- Selected passage
+===+
US is a land where commercial exploitation is the natural business strategy. The Face Book, Google, WhatsApp are all representations of such  “Money First” approach. The laws are therefore often used to make money while pretending to protect the common man.

The “Ambulance Chasers” are a creation of this tendency. A new genre of “Ambulance Chasers” are now emerging in the light of the “Privacy Laws” which try to provide several rights to the Data Subjects to protect their sense of Privacy.

We had discussed in our earlier article “How Do I harass a Company with GDPR”?how a Company was harassed by a data subject by an unreasonable pursuit of a a valid right with no substantiation of the “Harm”.

Presently it appears that some companies in USA have started a business by which they can represent such data subjects and raise claims on other companies apparently in trying to protect the interest of the data subject but more surreptitiously to extort money from companies.

The business model of Privacybee.com is one such attempt where  the modus operandi starts with an innocuous looking e-mail is sent to a company stating that X is my customer and please let me know whether his/her personal data is being processed by your company. There will be no “Verification” of the data subject nor a digitally signed e- mail request. It does not substantiate what harm has been caused to the data subject by the suspected processing of personal data of their customer by the noticee.

To answer this query the Company has to search its data base for the name of the data subject with only such supporting information as an “E Mail Address”.  Even if the Company cannot find any data, if the Company has to commit it through an e-mail, it has to make a “Personal Data Discovery attempt” probably through an external consultant and certify the findings under Section 65B of Indian Evidence Act before responding that no data is being processed for X.

The cost of this exercise is disproportionate to the basic cause which is “Prevention of harm to the data subject”. Privacybee.com does not send/ provide evidence about how it has obtained the right to represent the data subject. Instead it sends out a link which is meant to promote subscription to its service. It refers to a page claiming to show “Power of Attorney” authorizing the request which may lead to a 404 page.

Indian companies may remember that a “Power of Attorney through Electronic Document” is not recognized under Indian ITA 2000 (Section 1).

The notice exercises a “Right to Forget” which according to Indian PDPB 2019 requires adjudication.

The notice does not provide any context where the consent might have been given and simply declares that consent is withdrawn. Indian PDPB makes it necessary for withdrawal of consent to be justified and in unreasonable withdrawal, expect the data subject to bear the cost.

The notice makes references to several  data protection laws both from US jurisdiction and EU jurisdiction (known to privacybee.com) without establishing how the data subject and the notice receiving company is related to the relevant law.

As expected the notice ends with a “Threat” of legal action if no reply is sent within one month. In the absence of the proof of damage or harm caused to the data subject the threat of legal action does not stand judicial scrutiny.

When such e-mail notices are received by Indian companies, Naavi.org considers them as an “Attempt to harass and extort money” from Indian companies. We have flagged this incident with the Ministry of Information Technology and the CERT-IN .
+===+
- Data extract
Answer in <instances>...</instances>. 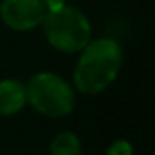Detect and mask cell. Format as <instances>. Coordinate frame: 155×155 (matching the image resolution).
+===+
- What you need to do
1: In the article on privacy claim services, reproduce the part that opens with the words containing "Indian companies may" and closes with "2019 requires adjudication.".
2: According to the article on privacy claim services, within what period must a reply be sent before the notice threatens legal action?
3: In the article on privacy claim services, rewrite the paragraph beginning "The cost of this exercise" as a short bulleted list that keeps its main facts.

- Task-by-task results
1:
Indian companies may remember that a “Power of Attorney through Electronic Document” is not recognized under Indian ITA 2000 (Section 1).

The notice exercises a “Right to Forget” which according to Indian PDPB 2019 requires adjudication.

2: One month.

3:
- The cost of the exercise is disproportionate to its basic cause, preventing harm to the data subject.
- Privacybee.com provides no evidence of how it obtained the right to represent the data subject.
- It sends a link meant to promote subscription to its service.
- The link refers to a page claiming to show a "Power of Attorney" authorizing the request, which may lead to a 404 page.